09 de julho de 2026
Nacional

Queda de helicóptero mata piloto em SP

Por Fábio Takahashi e Constança Tatsch | Folhapress
| Tempo de leitura: 2 min

São Paulo - Um helicóptero caiu ontem, por volta das 10h, em uma área de mata fechada na serra do Itapeti, em Mogi das Cruzes (região da Grande SP). O piloto, único ocupante da aeronave, morreu. Investigações iniciais apontam o mau tempo como motivo para o acidente.

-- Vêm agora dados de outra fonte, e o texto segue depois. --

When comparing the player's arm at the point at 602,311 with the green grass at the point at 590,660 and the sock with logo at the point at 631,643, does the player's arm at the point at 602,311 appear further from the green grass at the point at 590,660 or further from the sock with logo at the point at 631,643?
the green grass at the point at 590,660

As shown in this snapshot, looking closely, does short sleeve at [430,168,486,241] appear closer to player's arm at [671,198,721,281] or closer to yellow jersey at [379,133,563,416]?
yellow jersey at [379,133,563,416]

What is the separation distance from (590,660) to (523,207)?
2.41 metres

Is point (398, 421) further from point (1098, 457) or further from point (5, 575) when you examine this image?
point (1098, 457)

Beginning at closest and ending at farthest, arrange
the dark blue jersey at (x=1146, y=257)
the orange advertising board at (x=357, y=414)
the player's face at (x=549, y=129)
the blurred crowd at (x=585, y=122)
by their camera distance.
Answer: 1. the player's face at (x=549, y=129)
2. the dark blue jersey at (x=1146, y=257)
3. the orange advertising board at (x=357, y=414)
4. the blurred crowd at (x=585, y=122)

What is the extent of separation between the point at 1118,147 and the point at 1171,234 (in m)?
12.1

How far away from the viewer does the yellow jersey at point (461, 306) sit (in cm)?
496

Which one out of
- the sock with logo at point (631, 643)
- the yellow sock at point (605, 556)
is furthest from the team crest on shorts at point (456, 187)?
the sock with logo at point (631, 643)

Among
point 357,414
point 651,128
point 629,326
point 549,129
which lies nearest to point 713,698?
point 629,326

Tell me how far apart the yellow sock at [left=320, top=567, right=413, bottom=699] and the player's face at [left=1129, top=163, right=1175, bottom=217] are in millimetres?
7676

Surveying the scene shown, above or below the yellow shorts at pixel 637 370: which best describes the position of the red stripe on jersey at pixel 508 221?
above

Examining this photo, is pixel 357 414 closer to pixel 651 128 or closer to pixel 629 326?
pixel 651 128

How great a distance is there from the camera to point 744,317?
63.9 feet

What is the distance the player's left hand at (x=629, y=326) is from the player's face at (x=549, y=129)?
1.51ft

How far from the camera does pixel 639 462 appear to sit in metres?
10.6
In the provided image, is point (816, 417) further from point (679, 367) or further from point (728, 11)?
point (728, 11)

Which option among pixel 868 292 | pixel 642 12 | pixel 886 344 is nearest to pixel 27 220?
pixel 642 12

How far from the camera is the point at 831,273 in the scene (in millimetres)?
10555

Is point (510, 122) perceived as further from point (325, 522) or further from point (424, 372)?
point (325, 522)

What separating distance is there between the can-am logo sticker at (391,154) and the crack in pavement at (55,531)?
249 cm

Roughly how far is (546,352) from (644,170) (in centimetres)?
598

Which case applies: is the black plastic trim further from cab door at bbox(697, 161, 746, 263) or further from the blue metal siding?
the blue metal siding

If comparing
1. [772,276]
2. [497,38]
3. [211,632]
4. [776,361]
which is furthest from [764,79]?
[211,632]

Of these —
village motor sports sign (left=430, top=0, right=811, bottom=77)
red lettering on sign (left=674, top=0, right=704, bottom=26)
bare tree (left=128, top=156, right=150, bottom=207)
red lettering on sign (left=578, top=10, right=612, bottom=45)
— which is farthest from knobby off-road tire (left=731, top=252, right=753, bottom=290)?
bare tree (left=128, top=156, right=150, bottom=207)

O helicóptero (modelo Robinson 44, prefixo PT-YGG) era pilotado por Renato Pavão França, 32 anos, e havia saído de um heliponto em Arujá rumo à vizinha Mogi das Cruzes cerca de dez minutos antes do acidente. Na cidade, a aeronave buscaria um funcionário da empresa de cosméticos Max Love e o levaria a São Paulo.

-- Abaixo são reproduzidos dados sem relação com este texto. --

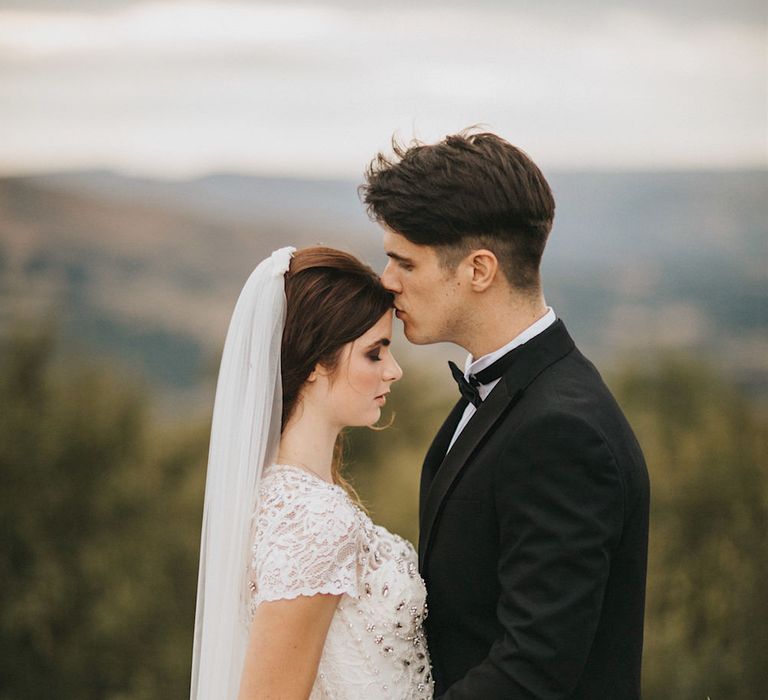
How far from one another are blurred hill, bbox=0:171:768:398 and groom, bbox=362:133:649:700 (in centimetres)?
789

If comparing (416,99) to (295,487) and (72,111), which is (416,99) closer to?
(72,111)

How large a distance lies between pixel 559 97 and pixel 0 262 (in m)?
6.14

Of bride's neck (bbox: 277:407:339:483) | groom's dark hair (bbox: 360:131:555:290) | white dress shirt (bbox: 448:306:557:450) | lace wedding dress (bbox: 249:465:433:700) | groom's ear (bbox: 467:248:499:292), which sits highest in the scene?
groom's dark hair (bbox: 360:131:555:290)

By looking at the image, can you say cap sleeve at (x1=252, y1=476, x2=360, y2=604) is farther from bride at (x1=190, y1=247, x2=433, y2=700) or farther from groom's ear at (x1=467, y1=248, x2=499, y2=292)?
groom's ear at (x1=467, y1=248, x2=499, y2=292)

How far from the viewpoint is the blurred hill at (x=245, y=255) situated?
410 inches

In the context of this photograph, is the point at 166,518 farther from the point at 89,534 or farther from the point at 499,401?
the point at 499,401

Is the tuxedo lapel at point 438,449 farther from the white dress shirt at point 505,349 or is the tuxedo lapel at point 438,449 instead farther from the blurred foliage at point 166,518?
the blurred foliage at point 166,518

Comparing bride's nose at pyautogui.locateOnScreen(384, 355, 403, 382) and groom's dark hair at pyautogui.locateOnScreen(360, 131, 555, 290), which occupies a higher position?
groom's dark hair at pyautogui.locateOnScreen(360, 131, 555, 290)

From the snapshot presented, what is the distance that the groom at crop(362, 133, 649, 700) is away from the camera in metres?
2.04

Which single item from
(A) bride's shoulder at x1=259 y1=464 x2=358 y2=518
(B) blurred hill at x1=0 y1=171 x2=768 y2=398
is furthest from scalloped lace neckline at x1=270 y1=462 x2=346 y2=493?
(B) blurred hill at x1=0 y1=171 x2=768 y2=398

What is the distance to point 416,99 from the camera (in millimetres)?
9805

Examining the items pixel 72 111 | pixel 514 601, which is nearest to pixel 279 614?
pixel 514 601

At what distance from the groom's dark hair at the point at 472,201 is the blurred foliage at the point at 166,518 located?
283 inches

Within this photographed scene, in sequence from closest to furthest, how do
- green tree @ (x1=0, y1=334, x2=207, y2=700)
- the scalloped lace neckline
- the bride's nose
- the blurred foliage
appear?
the scalloped lace neckline, the bride's nose, the blurred foliage, green tree @ (x1=0, y1=334, x2=207, y2=700)
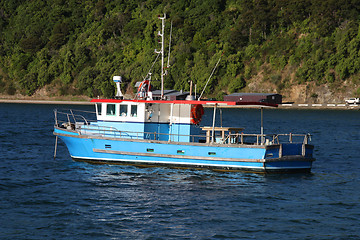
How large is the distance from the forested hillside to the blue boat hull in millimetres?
91053

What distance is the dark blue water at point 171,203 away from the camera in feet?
59.5

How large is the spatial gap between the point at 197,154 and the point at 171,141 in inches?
63.9

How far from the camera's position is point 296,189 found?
24.7 metres

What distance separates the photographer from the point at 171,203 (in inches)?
854

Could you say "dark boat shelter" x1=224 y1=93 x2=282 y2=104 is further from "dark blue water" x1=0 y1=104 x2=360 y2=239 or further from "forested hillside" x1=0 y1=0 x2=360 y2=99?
"dark blue water" x1=0 y1=104 x2=360 y2=239

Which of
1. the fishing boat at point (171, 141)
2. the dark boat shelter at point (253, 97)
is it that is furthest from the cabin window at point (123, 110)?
the dark boat shelter at point (253, 97)

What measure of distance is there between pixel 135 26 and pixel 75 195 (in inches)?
4882

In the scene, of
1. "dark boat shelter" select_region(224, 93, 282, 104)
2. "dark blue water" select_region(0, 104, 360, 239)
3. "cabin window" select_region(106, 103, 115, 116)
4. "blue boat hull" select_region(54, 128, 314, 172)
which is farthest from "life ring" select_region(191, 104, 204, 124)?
"dark boat shelter" select_region(224, 93, 282, 104)

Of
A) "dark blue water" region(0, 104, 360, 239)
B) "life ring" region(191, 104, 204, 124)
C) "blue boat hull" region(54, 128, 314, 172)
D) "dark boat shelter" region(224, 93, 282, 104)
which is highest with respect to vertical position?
"dark boat shelter" region(224, 93, 282, 104)

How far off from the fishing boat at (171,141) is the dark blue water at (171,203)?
26.4 inches

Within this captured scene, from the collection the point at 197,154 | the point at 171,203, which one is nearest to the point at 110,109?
the point at 197,154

De acordo com a Agência Nacional de Aviação Civil (Anac), tanto a documentação do piloto quanto a da aeronave estavam em dia. Esse foi o décimo acidente do ano no País e o terceiro no Estado. Em 2005, ao longo do ano, foram 15 acidentes, sendo três em São Paulo. O Brasil conta com 997 helicópteros, 456 só em São Paulo. Há pouco mais de uma semana, um helicóptero caiu em uma rua na Lapa (zona oeste de São Paulo). Os três ocupantes - o piloto e dois funcionários da Eletropaulo - morreram.

Queda

No acidente de ontem, o helicóptero caiu em uma região de mata fechada. No local há muitos eucaliptos - alguns foram quebrados com a queda. “Quando chegamos, a mata ainda estava queimando”, disse o comandante do 2º Subgrupamento do Corpo de Bombeiros de Mogi, Roberto Alboredo Sobrinho, que chegou ao local por volta de meia hora depois da colisão, após percorrer cerca de dois quilômetros. A queda foi vista por um lenhador.

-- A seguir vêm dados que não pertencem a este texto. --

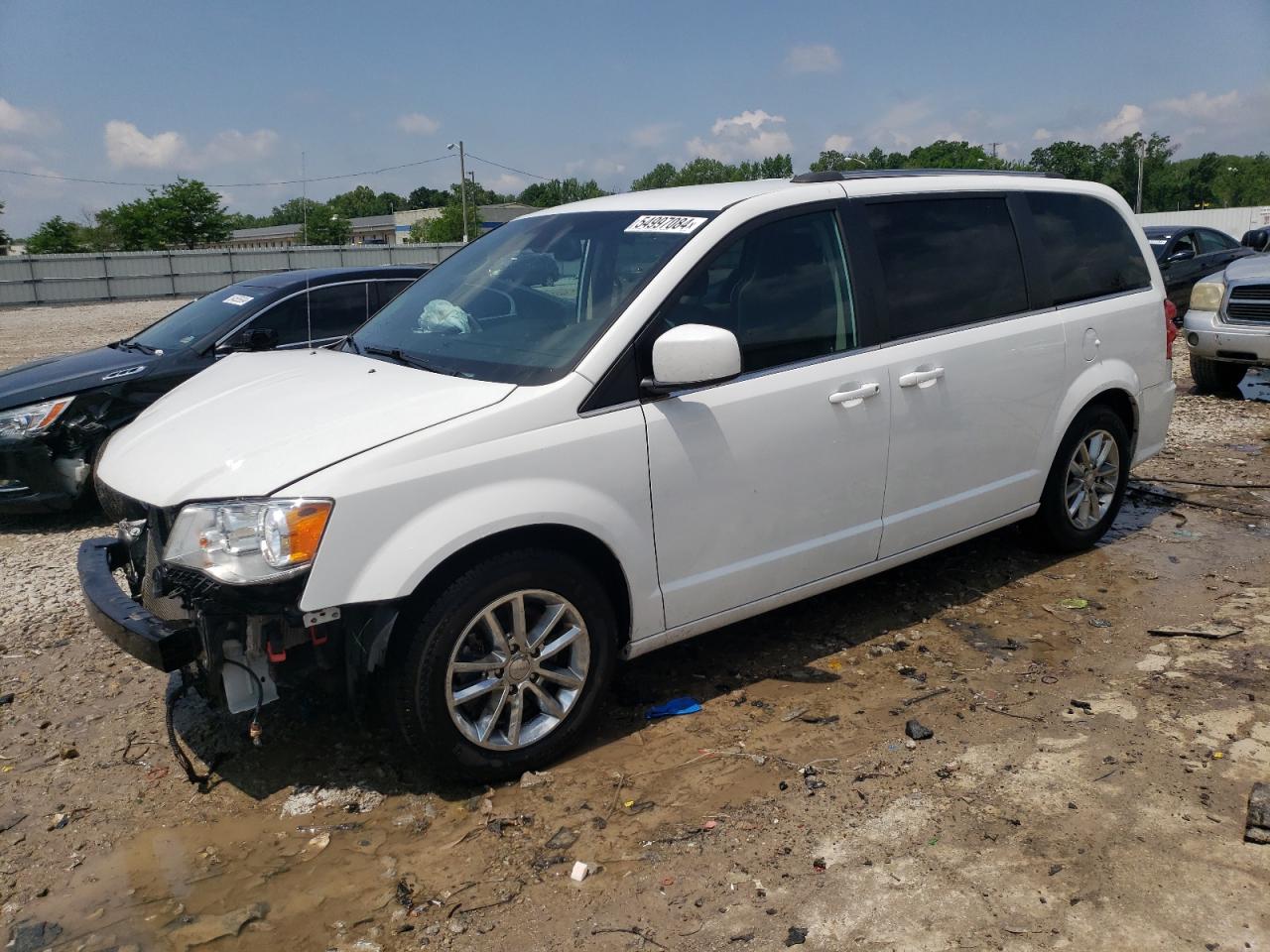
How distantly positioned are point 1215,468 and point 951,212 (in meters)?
4.36

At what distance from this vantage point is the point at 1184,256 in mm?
14562

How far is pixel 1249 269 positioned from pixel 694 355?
30.6ft

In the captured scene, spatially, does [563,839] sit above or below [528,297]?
below

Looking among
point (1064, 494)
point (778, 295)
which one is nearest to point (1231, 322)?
point (1064, 494)

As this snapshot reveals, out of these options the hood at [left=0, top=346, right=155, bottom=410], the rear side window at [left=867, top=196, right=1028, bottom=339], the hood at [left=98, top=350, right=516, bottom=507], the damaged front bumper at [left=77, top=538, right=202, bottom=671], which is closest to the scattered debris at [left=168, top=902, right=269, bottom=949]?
the damaged front bumper at [left=77, top=538, right=202, bottom=671]

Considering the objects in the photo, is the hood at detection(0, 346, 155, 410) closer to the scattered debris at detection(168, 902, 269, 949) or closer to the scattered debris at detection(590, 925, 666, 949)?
the scattered debris at detection(168, 902, 269, 949)

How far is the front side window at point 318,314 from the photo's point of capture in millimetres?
7078

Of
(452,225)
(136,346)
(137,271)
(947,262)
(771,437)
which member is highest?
(452,225)

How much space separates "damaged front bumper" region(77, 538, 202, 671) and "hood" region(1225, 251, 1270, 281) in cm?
1046

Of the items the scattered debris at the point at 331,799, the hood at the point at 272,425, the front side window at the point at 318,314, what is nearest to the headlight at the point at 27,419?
the front side window at the point at 318,314

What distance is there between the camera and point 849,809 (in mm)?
3258

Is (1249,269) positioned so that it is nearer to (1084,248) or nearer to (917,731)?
(1084,248)

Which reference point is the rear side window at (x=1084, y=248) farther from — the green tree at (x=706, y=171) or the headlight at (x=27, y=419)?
the green tree at (x=706, y=171)

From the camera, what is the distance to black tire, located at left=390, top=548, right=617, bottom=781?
10.2ft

Assustado com o barulho e com a fumaça, ele avisou os funcionários de uma pedreira local, que ligaram para os bombeiros e para a polícia. “Tudo indica que o motivo foi a neblina, que estava muito baixa”, disse o capitão da Polícia Militar Alcides Dias Correia Neto. Para ele, o piloto, sem visibilidade, pode ter batido contra os eucaliptos e perdido o controle da aeronave.

O aparelho ficou totalmente destruído, e o corpo do piloto, carbonizado. Equipe da Anac chegou ao local por volta das 16h para fazer a perícia. O levantamento dos dados deve ser apresentado em até dez dias. Depois será montada uma equipe multidisciplinar para investigar todos os fatores e determinar as causas do acidente.

O comandante Carlos Alberto Artoni, presidente da Associação Brasileira de Pilotos de Helicóptero, também acredita que a neblina tenha causado a queda. “Essa região fica assim mesmo nessa época. Tem neblina muito forte.” A decisão de levantar vôo caberia à “experiência do piloto”, pois, segundo ele, o Robinson 44 é um helicóptero que exige contato visual, ou seja, não está equipado com instrumentos que permitam o vôo à noite ou de madrugada.

O proprietário do heliponto Comandante Dantas, Airton Dantas, onde o helicóptero ficava havia seis meses, disse que a aeronave havia passado por inspeção recentemente e que o piloto tinha “bastante experiência”.